In January 1992, top-level decision-makers of the Cuban missile crisis—former Cuban leader Fidel Castro and former US defense secretary Robert McNamara—used this image to convey how close the world had been to nuclear annihilation on October 26-27, 1962. As they spoke, the pupils in their eyes dilated, their voices cracked, heavy with barely managed emotion. That was their remembered reality of that moment: a world on the brink of Armageddon. Both would go to their graves haunted by what they learned from each other in the 1992 conference on the crisis that we organized in Havana, almost 30 years after the most dangerous moment in recorded history.
Are we being hyperbolic? Were they? We don’t think so. In the case of the Cuban missile crisis, what could in many other contexts be brushed aside as hyperbole is often just unvarnished fact. Consider what McNamara and Castro learned in the course of those epochal exchanges at the 1992 Havana conference.
McNamara had already believed in October 1962 that the crisis was dangerous. In military affairs, McNamara was President John F. Kennedy’s designated principal worrier. He worried about a panicky Russian second lieutenant who might launch a nuke at the United States without authorization. He worried about a Russian move against West Berlin. In these instances, a nuclear response would be required, and after that, probable escalation to all-out nuclear war. Subsequent research by us and by others has shown that he was right to worry about all these possibilities.
But what he learned in January 1992, 30 years later, was far more horrifying to him. He learned that the Russians on the island were ready and willing to nuke any invading US force with tactical nuclear weapons—something McNamara had never dreamed was possible. He also learned later that the Russians were ready and willing, with Cuban logistical assistance, to strike the US base at Guantánamo Bay with tactical nukes that, by October 27, had been moved into battle positions in eastern Cuba—another eventuality that had never appeared on his scope. If either of these scenarios had materialized, a nuclear US counterattack would have followed immediately, killing millions of Cubans and thousands of Russians on the island. Cuba would have been destroyed. And that would have been only the beginning—of the end of the world, as we know it. Again: fact, not hyperbole. Essentially, McNamara learned that he was monumentally wrong about the basic assumptions on which any US attack on Cuba would have been based.

* SET TASKS:
A. In the excerpt on the Cuban missile crisis, what role did McNamara hold for President Kennedy in military affairs?
B. Write the next part of the Cuban missile crisis excerpt, starting after its final sentence.
The listing after this plays no part here.

* EXTRACTED MATERIAL:

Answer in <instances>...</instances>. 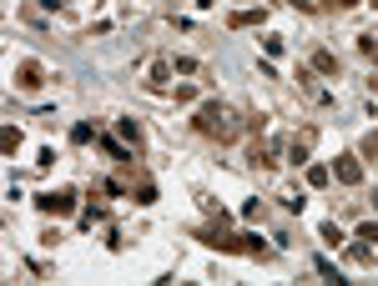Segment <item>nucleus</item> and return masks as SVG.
<instances>
[{
    "instance_id": "f257e3e1",
    "label": "nucleus",
    "mask_w": 378,
    "mask_h": 286,
    "mask_svg": "<svg viewBox=\"0 0 378 286\" xmlns=\"http://www.w3.org/2000/svg\"><path fill=\"white\" fill-rule=\"evenodd\" d=\"M192 126H197V136L217 141V146H233V141L242 136V126H247V121H242L227 101H202V106H197V116H192Z\"/></svg>"
},
{
    "instance_id": "f03ea898",
    "label": "nucleus",
    "mask_w": 378,
    "mask_h": 286,
    "mask_svg": "<svg viewBox=\"0 0 378 286\" xmlns=\"http://www.w3.org/2000/svg\"><path fill=\"white\" fill-rule=\"evenodd\" d=\"M197 241H207V246H212V251H233V256H258V261H267L272 251L262 246V241L258 236H237V231H222V226H202V231H192Z\"/></svg>"
},
{
    "instance_id": "7ed1b4c3",
    "label": "nucleus",
    "mask_w": 378,
    "mask_h": 286,
    "mask_svg": "<svg viewBox=\"0 0 378 286\" xmlns=\"http://www.w3.org/2000/svg\"><path fill=\"white\" fill-rule=\"evenodd\" d=\"M36 206H40V216H71L76 211V191H46V196H36Z\"/></svg>"
},
{
    "instance_id": "20e7f679",
    "label": "nucleus",
    "mask_w": 378,
    "mask_h": 286,
    "mask_svg": "<svg viewBox=\"0 0 378 286\" xmlns=\"http://www.w3.org/2000/svg\"><path fill=\"white\" fill-rule=\"evenodd\" d=\"M313 141H318V126L292 131V141H288V161H292V166H308V156H313Z\"/></svg>"
},
{
    "instance_id": "39448f33",
    "label": "nucleus",
    "mask_w": 378,
    "mask_h": 286,
    "mask_svg": "<svg viewBox=\"0 0 378 286\" xmlns=\"http://www.w3.org/2000/svg\"><path fill=\"white\" fill-rule=\"evenodd\" d=\"M298 96L313 101V106H333V96L318 85V71H313V65H308V71H298Z\"/></svg>"
},
{
    "instance_id": "423d86ee",
    "label": "nucleus",
    "mask_w": 378,
    "mask_h": 286,
    "mask_svg": "<svg viewBox=\"0 0 378 286\" xmlns=\"http://www.w3.org/2000/svg\"><path fill=\"white\" fill-rule=\"evenodd\" d=\"M40 85H46V71H40L36 60H20V65H15V91H26V96H36Z\"/></svg>"
},
{
    "instance_id": "0eeeda50",
    "label": "nucleus",
    "mask_w": 378,
    "mask_h": 286,
    "mask_svg": "<svg viewBox=\"0 0 378 286\" xmlns=\"http://www.w3.org/2000/svg\"><path fill=\"white\" fill-rule=\"evenodd\" d=\"M333 176H338L343 186H363V156H338L333 161Z\"/></svg>"
},
{
    "instance_id": "6e6552de",
    "label": "nucleus",
    "mask_w": 378,
    "mask_h": 286,
    "mask_svg": "<svg viewBox=\"0 0 378 286\" xmlns=\"http://www.w3.org/2000/svg\"><path fill=\"white\" fill-rule=\"evenodd\" d=\"M262 20H267V10L258 6V10H227V26H233V31H247V26H262Z\"/></svg>"
},
{
    "instance_id": "1a4fd4ad",
    "label": "nucleus",
    "mask_w": 378,
    "mask_h": 286,
    "mask_svg": "<svg viewBox=\"0 0 378 286\" xmlns=\"http://www.w3.org/2000/svg\"><path fill=\"white\" fill-rule=\"evenodd\" d=\"M313 71H318V76H338V56H333V51H313Z\"/></svg>"
},
{
    "instance_id": "9d476101",
    "label": "nucleus",
    "mask_w": 378,
    "mask_h": 286,
    "mask_svg": "<svg viewBox=\"0 0 378 286\" xmlns=\"http://www.w3.org/2000/svg\"><path fill=\"white\" fill-rule=\"evenodd\" d=\"M247 161H252V166H262V171H267V166H278V161H272V146H262V141L247 151Z\"/></svg>"
},
{
    "instance_id": "9b49d317",
    "label": "nucleus",
    "mask_w": 378,
    "mask_h": 286,
    "mask_svg": "<svg viewBox=\"0 0 378 286\" xmlns=\"http://www.w3.org/2000/svg\"><path fill=\"white\" fill-rule=\"evenodd\" d=\"M116 136H121V141H132V146L141 151V126H136V121H116Z\"/></svg>"
},
{
    "instance_id": "f8f14e48",
    "label": "nucleus",
    "mask_w": 378,
    "mask_h": 286,
    "mask_svg": "<svg viewBox=\"0 0 378 286\" xmlns=\"http://www.w3.org/2000/svg\"><path fill=\"white\" fill-rule=\"evenodd\" d=\"M359 156H363L368 166H378V131H373V136H363V151H359Z\"/></svg>"
},
{
    "instance_id": "ddd939ff",
    "label": "nucleus",
    "mask_w": 378,
    "mask_h": 286,
    "mask_svg": "<svg viewBox=\"0 0 378 286\" xmlns=\"http://www.w3.org/2000/svg\"><path fill=\"white\" fill-rule=\"evenodd\" d=\"M359 51H363L368 60H378V31H368V35H359Z\"/></svg>"
},
{
    "instance_id": "4468645a",
    "label": "nucleus",
    "mask_w": 378,
    "mask_h": 286,
    "mask_svg": "<svg viewBox=\"0 0 378 286\" xmlns=\"http://www.w3.org/2000/svg\"><path fill=\"white\" fill-rule=\"evenodd\" d=\"M242 216H247V221H262V216H267V201H258V196H252V201L242 206Z\"/></svg>"
},
{
    "instance_id": "2eb2a0df",
    "label": "nucleus",
    "mask_w": 378,
    "mask_h": 286,
    "mask_svg": "<svg viewBox=\"0 0 378 286\" xmlns=\"http://www.w3.org/2000/svg\"><path fill=\"white\" fill-rule=\"evenodd\" d=\"M172 71L177 76H197V60L192 56H172Z\"/></svg>"
},
{
    "instance_id": "dca6fc26",
    "label": "nucleus",
    "mask_w": 378,
    "mask_h": 286,
    "mask_svg": "<svg viewBox=\"0 0 378 286\" xmlns=\"http://www.w3.org/2000/svg\"><path fill=\"white\" fill-rule=\"evenodd\" d=\"M328 181H333L328 166H308V186H328Z\"/></svg>"
},
{
    "instance_id": "f3484780",
    "label": "nucleus",
    "mask_w": 378,
    "mask_h": 286,
    "mask_svg": "<svg viewBox=\"0 0 378 286\" xmlns=\"http://www.w3.org/2000/svg\"><path fill=\"white\" fill-rule=\"evenodd\" d=\"M0 146H6V156H15V151H20V131H15V126H6V136H0Z\"/></svg>"
},
{
    "instance_id": "a211bd4d",
    "label": "nucleus",
    "mask_w": 378,
    "mask_h": 286,
    "mask_svg": "<svg viewBox=\"0 0 378 286\" xmlns=\"http://www.w3.org/2000/svg\"><path fill=\"white\" fill-rule=\"evenodd\" d=\"M91 136H96V126H86V121H81V126H76V131H71V141H76V146H86V141H91Z\"/></svg>"
},
{
    "instance_id": "6ab92c4d",
    "label": "nucleus",
    "mask_w": 378,
    "mask_h": 286,
    "mask_svg": "<svg viewBox=\"0 0 378 286\" xmlns=\"http://www.w3.org/2000/svg\"><path fill=\"white\" fill-rule=\"evenodd\" d=\"M359 241H373V246H378V226H373V221H363V226H359Z\"/></svg>"
},
{
    "instance_id": "aec40b11",
    "label": "nucleus",
    "mask_w": 378,
    "mask_h": 286,
    "mask_svg": "<svg viewBox=\"0 0 378 286\" xmlns=\"http://www.w3.org/2000/svg\"><path fill=\"white\" fill-rule=\"evenodd\" d=\"M353 6H363V0H338V10H353Z\"/></svg>"
},
{
    "instance_id": "412c9836",
    "label": "nucleus",
    "mask_w": 378,
    "mask_h": 286,
    "mask_svg": "<svg viewBox=\"0 0 378 286\" xmlns=\"http://www.w3.org/2000/svg\"><path fill=\"white\" fill-rule=\"evenodd\" d=\"M318 6H328V10H338V0H318Z\"/></svg>"
},
{
    "instance_id": "4be33fe9",
    "label": "nucleus",
    "mask_w": 378,
    "mask_h": 286,
    "mask_svg": "<svg viewBox=\"0 0 378 286\" xmlns=\"http://www.w3.org/2000/svg\"><path fill=\"white\" fill-rule=\"evenodd\" d=\"M368 91H373V96H378V76H373V81H368Z\"/></svg>"
}]
</instances>
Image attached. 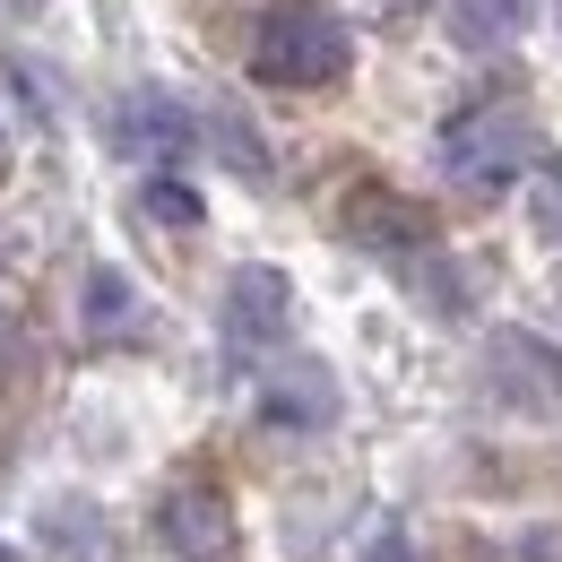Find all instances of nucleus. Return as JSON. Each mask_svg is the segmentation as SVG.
<instances>
[{
	"label": "nucleus",
	"instance_id": "6e6552de",
	"mask_svg": "<svg viewBox=\"0 0 562 562\" xmlns=\"http://www.w3.org/2000/svg\"><path fill=\"white\" fill-rule=\"evenodd\" d=\"M485 363H493V390H502V398H519V407H562V355L537 347L528 329H502L485 347Z\"/></svg>",
	"mask_w": 562,
	"mask_h": 562
},
{
	"label": "nucleus",
	"instance_id": "9b49d317",
	"mask_svg": "<svg viewBox=\"0 0 562 562\" xmlns=\"http://www.w3.org/2000/svg\"><path fill=\"white\" fill-rule=\"evenodd\" d=\"M78 312H87V338H131L139 329V285L122 278L113 260H95L78 285Z\"/></svg>",
	"mask_w": 562,
	"mask_h": 562
},
{
	"label": "nucleus",
	"instance_id": "423d86ee",
	"mask_svg": "<svg viewBox=\"0 0 562 562\" xmlns=\"http://www.w3.org/2000/svg\"><path fill=\"white\" fill-rule=\"evenodd\" d=\"M260 424H278V432H329L338 424V372L329 363H278L269 381H260Z\"/></svg>",
	"mask_w": 562,
	"mask_h": 562
},
{
	"label": "nucleus",
	"instance_id": "ddd939ff",
	"mask_svg": "<svg viewBox=\"0 0 562 562\" xmlns=\"http://www.w3.org/2000/svg\"><path fill=\"white\" fill-rule=\"evenodd\" d=\"M528 234L562 251V173H554V165H537V173H528Z\"/></svg>",
	"mask_w": 562,
	"mask_h": 562
},
{
	"label": "nucleus",
	"instance_id": "20e7f679",
	"mask_svg": "<svg viewBox=\"0 0 562 562\" xmlns=\"http://www.w3.org/2000/svg\"><path fill=\"white\" fill-rule=\"evenodd\" d=\"M113 147L131 156V165H182L191 147H200V122H191V104L182 95H165V87H131L122 95V113H113Z\"/></svg>",
	"mask_w": 562,
	"mask_h": 562
},
{
	"label": "nucleus",
	"instance_id": "2eb2a0df",
	"mask_svg": "<svg viewBox=\"0 0 562 562\" xmlns=\"http://www.w3.org/2000/svg\"><path fill=\"white\" fill-rule=\"evenodd\" d=\"M9 156H18V139H9V113H0V173H9Z\"/></svg>",
	"mask_w": 562,
	"mask_h": 562
},
{
	"label": "nucleus",
	"instance_id": "0eeeda50",
	"mask_svg": "<svg viewBox=\"0 0 562 562\" xmlns=\"http://www.w3.org/2000/svg\"><path fill=\"white\" fill-rule=\"evenodd\" d=\"M347 234L363 243V251H381L390 269H416L424 251H432V225H424V209L390 200V191H355V200H347Z\"/></svg>",
	"mask_w": 562,
	"mask_h": 562
},
{
	"label": "nucleus",
	"instance_id": "dca6fc26",
	"mask_svg": "<svg viewBox=\"0 0 562 562\" xmlns=\"http://www.w3.org/2000/svg\"><path fill=\"white\" fill-rule=\"evenodd\" d=\"M381 562H407V546H398V537H381Z\"/></svg>",
	"mask_w": 562,
	"mask_h": 562
},
{
	"label": "nucleus",
	"instance_id": "f8f14e48",
	"mask_svg": "<svg viewBox=\"0 0 562 562\" xmlns=\"http://www.w3.org/2000/svg\"><path fill=\"white\" fill-rule=\"evenodd\" d=\"M139 209L156 216V225H182V234L209 216V209H200V191H191L182 173H147V182H139Z\"/></svg>",
	"mask_w": 562,
	"mask_h": 562
},
{
	"label": "nucleus",
	"instance_id": "1a4fd4ad",
	"mask_svg": "<svg viewBox=\"0 0 562 562\" xmlns=\"http://www.w3.org/2000/svg\"><path fill=\"white\" fill-rule=\"evenodd\" d=\"M35 537H44L61 562H95L104 554V510H95L87 493H53V502L35 510Z\"/></svg>",
	"mask_w": 562,
	"mask_h": 562
},
{
	"label": "nucleus",
	"instance_id": "f03ea898",
	"mask_svg": "<svg viewBox=\"0 0 562 562\" xmlns=\"http://www.w3.org/2000/svg\"><path fill=\"white\" fill-rule=\"evenodd\" d=\"M347 61H355V44L321 0H278L251 26V70L269 78V87H338Z\"/></svg>",
	"mask_w": 562,
	"mask_h": 562
},
{
	"label": "nucleus",
	"instance_id": "39448f33",
	"mask_svg": "<svg viewBox=\"0 0 562 562\" xmlns=\"http://www.w3.org/2000/svg\"><path fill=\"white\" fill-rule=\"evenodd\" d=\"M156 537H165V554H182V562H225L234 554V502L216 485H173L156 502Z\"/></svg>",
	"mask_w": 562,
	"mask_h": 562
},
{
	"label": "nucleus",
	"instance_id": "4468645a",
	"mask_svg": "<svg viewBox=\"0 0 562 562\" xmlns=\"http://www.w3.org/2000/svg\"><path fill=\"white\" fill-rule=\"evenodd\" d=\"M216 147L234 156V173H243V182H269V147L251 139V122H234V113H216Z\"/></svg>",
	"mask_w": 562,
	"mask_h": 562
},
{
	"label": "nucleus",
	"instance_id": "7ed1b4c3",
	"mask_svg": "<svg viewBox=\"0 0 562 562\" xmlns=\"http://www.w3.org/2000/svg\"><path fill=\"white\" fill-rule=\"evenodd\" d=\"M285 329H294V285H285V269L243 260V269L225 278V347L269 355V347H285Z\"/></svg>",
	"mask_w": 562,
	"mask_h": 562
},
{
	"label": "nucleus",
	"instance_id": "f257e3e1",
	"mask_svg": "<svg viewBox=\"0 0 562 562\" xmlns=\"http://www.w3.org/2000/svg\"><path fill=\"white\" fill-rule=\"evenodd\" d=\"M432 165H441L459 191H510L519 173H537V122H528L510 95H485V104H468V113L441 122Z\"/></svg>",
	"mask_w": 562,
	"mask_h": 562
},
{
	"label": "nucleus",
	"instance_id": "9d476101",
	"mask_svg": "<svg viewBox=\"0 0 562 562\" xmlns=\"http://www.w3.org/2000/svg\"><path fill=\"white\" fill-rule=\"evenodd\" d=\"M528 9L537 0H450V44L459 53H502L528 35Z\"/></svg>",
	"mask_w": 562,
	"mask_h": 562
},
{
	"label": "nucleus",
	"instance_id": "f3484780",
	"mask_svg": "<svg viewBox=\"0 0 562 562\" xmlns=\"http://www.w3.org/2000/svg\"><path fill=\"white\" fill-rule=\"evenodd\" d=\"M0 562H26V554H18V546H0Z\"/></svg>",
	"mask_w": 562,
	"mask_h": 562
}]
</instances>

* EXPECTED ANSWERS:
A. He was Kennedy's designated principal worrier.

B.
We were sitting next to McNamara in January 1992 when he learned from Russian General Anatoly Gribkov about the possibility of a nuclear attack on an invading US force in Cuba, a force that would not initially have been equipped with nuclear weapons. Normally loquacious, McNamara was rendered temporarily speechless. His face turned pale. He couldn’t believe what he had just heard. He asked the interpreters to confirm the accuracy of the translation. They did so. He became aware that the greatest danger of Armageddon in the crisis lay in what he and his president had not known, and in fact had never even imagined. His discovery might be summarized this way: In the event of any non-nuclear US air attack and invasion of Cuba, the nuclear war he wanted desperately to avoid would have begun on the beaches of Cuba at the initiation of the Soviets and Cubans. On October 26, 1962, McNamara imagined that such a US attack might be required within 24 hours, never dreaming that such an action would have been the penultimate move toward a catastrophic nuclear war that would begin in Cuba.
What did Castro learn? During the event, he believed for good reason that Cuba’s fate was sealed: The US attack was virtually inevitable, probably imminent, and likely nuclear. Here is what he told McNamara at the 1992 Havana conference:
Now, we started from the assumption that if there was an invasion of Cuba, nuclear war would erupt. We were certain of that. If the invasion had taken place in the situation that had been created, nuclear war would have been the result. Everybody here was simply resigned to the fate that we would be forced to pay the price, that we would disappear.
With this in mind, Castro wrote a now-famous letter on October 26, 1962, requesting that Soviet leader Nikita Khrushchev order a nuclear attack on the United States if, as expected, the Americans first attacked and invaded Cuba. (Castro declassified and released that letter in November 1990, during the run-up to a preparatory US-Cuban-Russian conference we organized in Antigua in January 1991.) The Cuban leader was worried about what he believed was a regrettable Russian tendency to delay (as Stalin had done in the hours immediately following the Nazi invasion). It may be asked: How could any factual revelations about the Cuban missile crisis have “haunted” a leader who seems to have expected, and to have faced defiantly, the total obliteration of his country?
What haunted Fidel Castro was the knowledge, derived in that document-rich discussion with McNamara and others from the Kennedy administration, that he was dead wrong about his most fundamental and unshakeable assumption: that a decision had been made in the Kennedy White House to destroy the Cuban Revolution, liquidate its leaders, and reestablish Cuba as a quasi-colony of the United States, with a government willing to follow orders from Washington. Every important foreign-policy decision Castro made in the 18 months following the abortive, CIA-backed Bay of Pigs invasion in April 1961 was based on this assumption: Cuba is toast; Kennedy must destroy us in order to preserve his political life; and any attack by the United States against Cuba will involve the use of US nuclear weapons, because of Kennedy’s desperation to destroy the Cuban regime. As Castro told us in January 1992, he believed “we would disappear.”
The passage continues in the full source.